It’s not that, it’s his obsession with them, the avalanche of money spent on them, the things she had to give up. At first it was little things, the latest dime store face cream promising to erase her newly drawn wrinkles, so tiny they look like feathers. Then it was the sweater with the finely sewn beads that looked like it went missing out of a 1940’s movie. She wanted it badly. Then it became her AFTRA union dues, and putting off fixing the wobbly crown in her mouth. Pain so rough she exhaled electrical vapors if the top tooth hit the bottom. How could she find a way out? she thought, as she lit up an Indian reservation cigarette and sucked in the smoke to calm herself. She hopes his taste buds aren’t finely tuned.

Jose continued smoking, face up on the bed. The smoke from his cigarette rose, losing itself in his curly hair, sending rings of holocaust shadow through the room.

"You know what, Lelani?" Lelani knew. She knew there was still time.

"I know, I know. You need more cigarettes. Always that. I’ll never be able to put one damn penny away. But what do you care, Jose? You have what you want, more than you could have expected. Yes, I know you love me more than the sky, but what is love, baby, without a little sacrifice? A man is nothing without his woman, nothing without the pain and pleasure of a good day’s work.
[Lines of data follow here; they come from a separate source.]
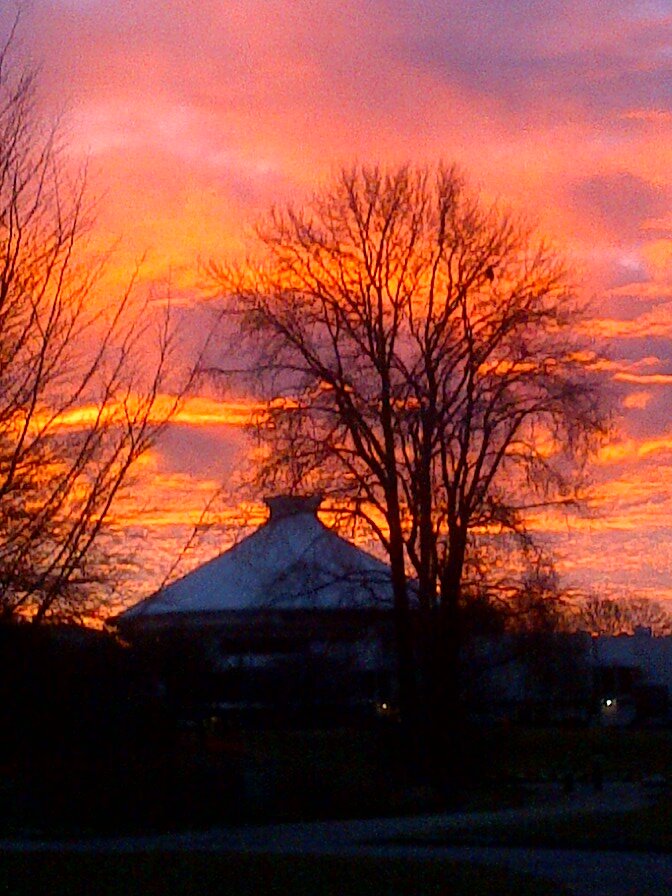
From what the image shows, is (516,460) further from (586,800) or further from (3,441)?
(3,441)

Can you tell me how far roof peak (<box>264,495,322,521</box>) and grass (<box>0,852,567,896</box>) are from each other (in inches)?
703

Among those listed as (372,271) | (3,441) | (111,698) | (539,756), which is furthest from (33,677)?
(539,756)

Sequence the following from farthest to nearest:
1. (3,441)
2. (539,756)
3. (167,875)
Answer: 1. (539,756)
2. (167,875)
3. (3,441)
Haven’t you noticed how I’ve taken you, no, plucked you right off the street, out of the low-life, and tamed you? Don’t you see how cute you are now, not like those other men, loud and crazy as loons, hanging their queue ball-heads over the sidewalk outside the shelter? Rorschach stains spreading along the thighs of their jeans onto broken bottles in their hands. They’re talking trash, demanding cigarettes."


"Oh, Lelani," mused Jose, "Oh, my sweet-tushy baby! Why do you have to go on like this? I’ll get a job. I will. Do you think it’s easy for me? With these ghosts and hallucinations flying at me, sizzling in my brain? Lelani?"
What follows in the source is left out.